> [Exercise] Each line that includes the word "this" should be copied from the records.

> [Records for the task]
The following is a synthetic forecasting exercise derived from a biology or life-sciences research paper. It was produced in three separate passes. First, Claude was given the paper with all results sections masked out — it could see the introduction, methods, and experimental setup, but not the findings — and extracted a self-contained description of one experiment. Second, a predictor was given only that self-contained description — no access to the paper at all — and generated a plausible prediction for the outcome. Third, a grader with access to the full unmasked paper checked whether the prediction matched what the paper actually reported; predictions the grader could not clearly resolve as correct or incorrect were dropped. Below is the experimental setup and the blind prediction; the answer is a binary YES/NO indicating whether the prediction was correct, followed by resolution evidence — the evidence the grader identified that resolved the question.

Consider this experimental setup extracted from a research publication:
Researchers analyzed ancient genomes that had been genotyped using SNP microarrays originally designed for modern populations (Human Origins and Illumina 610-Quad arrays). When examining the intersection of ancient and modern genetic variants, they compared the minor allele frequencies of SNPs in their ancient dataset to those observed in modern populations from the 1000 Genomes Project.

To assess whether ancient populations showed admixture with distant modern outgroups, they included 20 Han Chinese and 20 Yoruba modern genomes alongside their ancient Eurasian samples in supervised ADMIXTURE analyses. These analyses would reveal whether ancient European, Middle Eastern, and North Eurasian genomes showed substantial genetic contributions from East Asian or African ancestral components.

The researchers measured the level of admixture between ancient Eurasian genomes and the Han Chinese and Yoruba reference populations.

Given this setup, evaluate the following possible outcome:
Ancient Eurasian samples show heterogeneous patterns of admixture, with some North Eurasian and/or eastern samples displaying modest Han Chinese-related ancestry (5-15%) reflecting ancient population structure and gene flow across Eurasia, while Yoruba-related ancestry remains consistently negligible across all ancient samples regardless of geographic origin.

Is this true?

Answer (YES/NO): NO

> [Written response]
Consider this experimental setup extracted from a research publication:
Given this setup, evaluate the following possible outcome:
Is this true?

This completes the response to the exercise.